Chapitre 64 : Alastor Maugrey
Si tu l'oses : 109 Président
Harriet était assise dans la cour de métamorphose pour sa pause de midi. Elle tenait un livre en main alors qu'elle avait la tête d'Hermione sur ses genoux. Elles étaient détendues au soleil en attendant leur prochain cours. Drago les rejoignit et s'installa dans l'herbe à côté d'elles.
« Par Salazar, ce prof est taré ! Mais il sait de quoi il parle ! »
« Laisse-moi deviner, » fit Harriet. « Tu viens d'avoir cours avec Fol Oeil. »
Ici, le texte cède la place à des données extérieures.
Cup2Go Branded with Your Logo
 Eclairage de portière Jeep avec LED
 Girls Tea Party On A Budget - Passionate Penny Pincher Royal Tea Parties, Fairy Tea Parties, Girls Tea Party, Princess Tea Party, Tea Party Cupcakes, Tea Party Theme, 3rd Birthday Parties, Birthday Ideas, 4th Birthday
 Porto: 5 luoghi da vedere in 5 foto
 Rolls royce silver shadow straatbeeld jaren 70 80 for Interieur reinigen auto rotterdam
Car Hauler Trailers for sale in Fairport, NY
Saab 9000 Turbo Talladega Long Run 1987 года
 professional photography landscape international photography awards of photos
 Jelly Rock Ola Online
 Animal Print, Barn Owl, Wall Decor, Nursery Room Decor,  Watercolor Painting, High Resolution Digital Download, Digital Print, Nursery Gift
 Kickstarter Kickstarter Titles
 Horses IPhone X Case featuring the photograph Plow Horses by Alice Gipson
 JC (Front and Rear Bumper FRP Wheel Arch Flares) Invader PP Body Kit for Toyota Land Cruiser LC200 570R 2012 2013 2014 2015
« Oui. Il est à la hauteur de sa légende. On va avoir enfin un professeur correct dans cette école. »
« T'exagères là, Drago, » répliqua doucement la Serdaigle. « Remus Lupin n'était pas si mal considérant le fait qu'il n'a pas de formation pour être professeur. Il voulait être auror avant d'être refusé à cause de problèmes personnels. »
« Comment tu le sais ? » demanda le Serpentard, curieux.
« Peut-être parce que Remus est le meilleur ami de mon parrain et ils étaient tous deux les meilleurs amis de mon père, » avança la jeune fille avec un sourire.
« Quel genre de problème ? »
« Le genre qui ne te regarde pas, petite fouine, » repoussa gentiment Harriet en lui tapant doucement le bras avec son livre.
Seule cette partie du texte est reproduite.